Mechanistic understanding of Li dendrites growth by in- situ/operando imaging techniques

Abstract

Lithium (Li) metal is the holy grail of anode materials for high energy density batteries. However, safety hazards due to the formation of Li dendrites have prevented their commercialization. This study provides a comprehensive review of the recent works on the mechanisms of Li dendrite formation utilizing in-situ and operando imaging techniques. These multiscale and multimodal techniques include optical imaging, electron microscopy, scanning probe microscopy, X-ray imaging, neutron microscopy and resonance-based imaging techniques. Briefly, optical microscopy enables visualization of Li morphological transitions, and if coupled with a Raman spectrometer, can provide chemical imaging of the Li/electrolyte interface. Electron microscopy and scanning probe imaging offer high spatial resolution enabling near-atomic structural studies of Li dendrites and solid electrolyte interphases.

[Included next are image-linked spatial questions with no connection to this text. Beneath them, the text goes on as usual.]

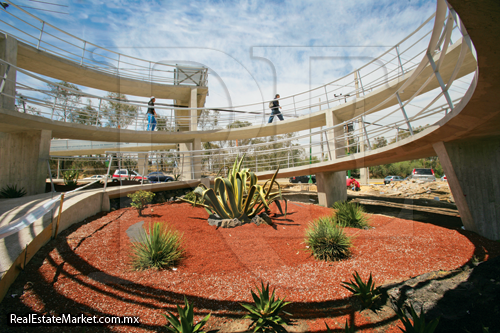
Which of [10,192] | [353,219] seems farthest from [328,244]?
[10,192]

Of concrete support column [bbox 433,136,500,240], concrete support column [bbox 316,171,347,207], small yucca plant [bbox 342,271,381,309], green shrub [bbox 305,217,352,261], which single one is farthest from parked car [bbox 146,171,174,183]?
concrete support column [bbox 433,136,500,240]

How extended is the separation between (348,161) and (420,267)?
522cm

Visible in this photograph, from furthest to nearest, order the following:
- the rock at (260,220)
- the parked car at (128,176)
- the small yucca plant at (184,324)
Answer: the parked car at (128,176), the rock at (260,220), the small yucca plant at (184,324)

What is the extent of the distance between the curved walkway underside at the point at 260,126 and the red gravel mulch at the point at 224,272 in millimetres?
3809

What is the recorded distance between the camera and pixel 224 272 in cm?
356

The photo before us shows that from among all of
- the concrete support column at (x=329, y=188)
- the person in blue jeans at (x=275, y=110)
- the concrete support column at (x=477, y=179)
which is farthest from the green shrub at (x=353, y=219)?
the person in blue jeans at (x=275, y=110)

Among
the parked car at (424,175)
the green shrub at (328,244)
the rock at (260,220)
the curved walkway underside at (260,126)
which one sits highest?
the curved walkway underside at (260,126)

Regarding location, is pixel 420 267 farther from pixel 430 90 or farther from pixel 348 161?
pixel 430 90

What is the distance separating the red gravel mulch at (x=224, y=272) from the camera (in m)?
2.67

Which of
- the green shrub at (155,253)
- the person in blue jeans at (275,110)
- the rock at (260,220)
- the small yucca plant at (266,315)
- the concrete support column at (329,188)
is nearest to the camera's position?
the small yucca plant at (266,315)

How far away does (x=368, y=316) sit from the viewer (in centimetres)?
267

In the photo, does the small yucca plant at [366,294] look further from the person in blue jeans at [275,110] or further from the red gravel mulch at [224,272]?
the person in blue jeans at [275,110]

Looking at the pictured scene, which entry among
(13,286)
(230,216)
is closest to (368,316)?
(230,216)

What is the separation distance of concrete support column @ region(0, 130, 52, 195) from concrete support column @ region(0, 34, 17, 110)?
1103 millimetres
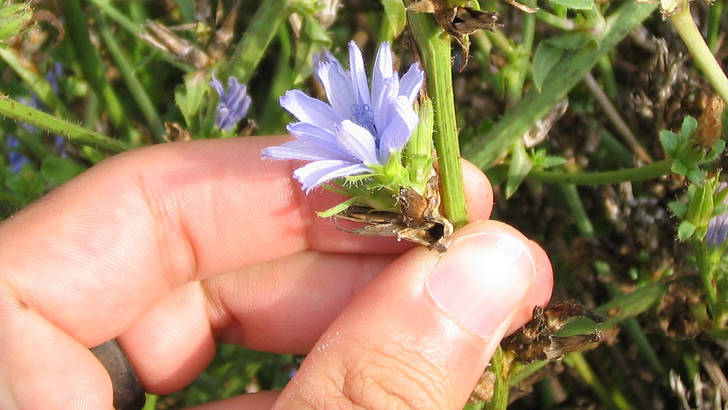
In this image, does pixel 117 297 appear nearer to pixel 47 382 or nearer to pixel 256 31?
pixel 47 382

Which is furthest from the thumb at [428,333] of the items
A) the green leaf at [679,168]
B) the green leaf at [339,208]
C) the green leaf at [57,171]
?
the green leaf at [57,171]

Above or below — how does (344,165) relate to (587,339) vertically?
above

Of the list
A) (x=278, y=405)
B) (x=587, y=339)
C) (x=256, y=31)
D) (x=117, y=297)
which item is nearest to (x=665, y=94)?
(x=587, y=339)

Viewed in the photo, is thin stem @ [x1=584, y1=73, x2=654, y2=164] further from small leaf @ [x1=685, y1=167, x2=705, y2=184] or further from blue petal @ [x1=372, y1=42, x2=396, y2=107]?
blue petal @ [x1=372, y1=42, x2=396, y2=107]

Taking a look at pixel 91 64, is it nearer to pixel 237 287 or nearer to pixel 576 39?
pixel 237 287

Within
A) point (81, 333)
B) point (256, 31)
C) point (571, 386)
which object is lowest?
point (571, 386)

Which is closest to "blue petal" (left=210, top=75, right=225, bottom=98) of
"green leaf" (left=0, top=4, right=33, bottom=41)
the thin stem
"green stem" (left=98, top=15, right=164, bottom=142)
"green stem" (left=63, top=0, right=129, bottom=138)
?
"green stem" (left=98, top=15, right=164, bottom=142)

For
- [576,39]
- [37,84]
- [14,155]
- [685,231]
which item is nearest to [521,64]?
[576,39]
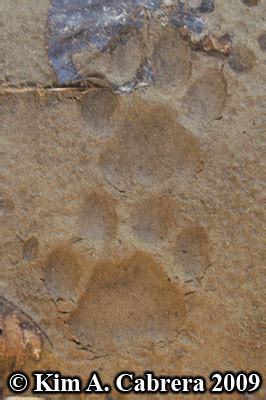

X-ray based techniques offer a high beam penetration depth allowing the study of Li microstructure evolution in large cells. Neutron imaging based on 6Li has higher sensitivity compared to X-ray imaging and can visualize the Li-ion concentration as a function of sample depth, while 7Li nuclear magnetic resonance allows for quantified analysis of Li microstructures and provide chemical and spatial information on Li microstructural growth. Finally, some prospective directions for further utilization of in-situ/operando imaging techniques in Li anode research was proposed.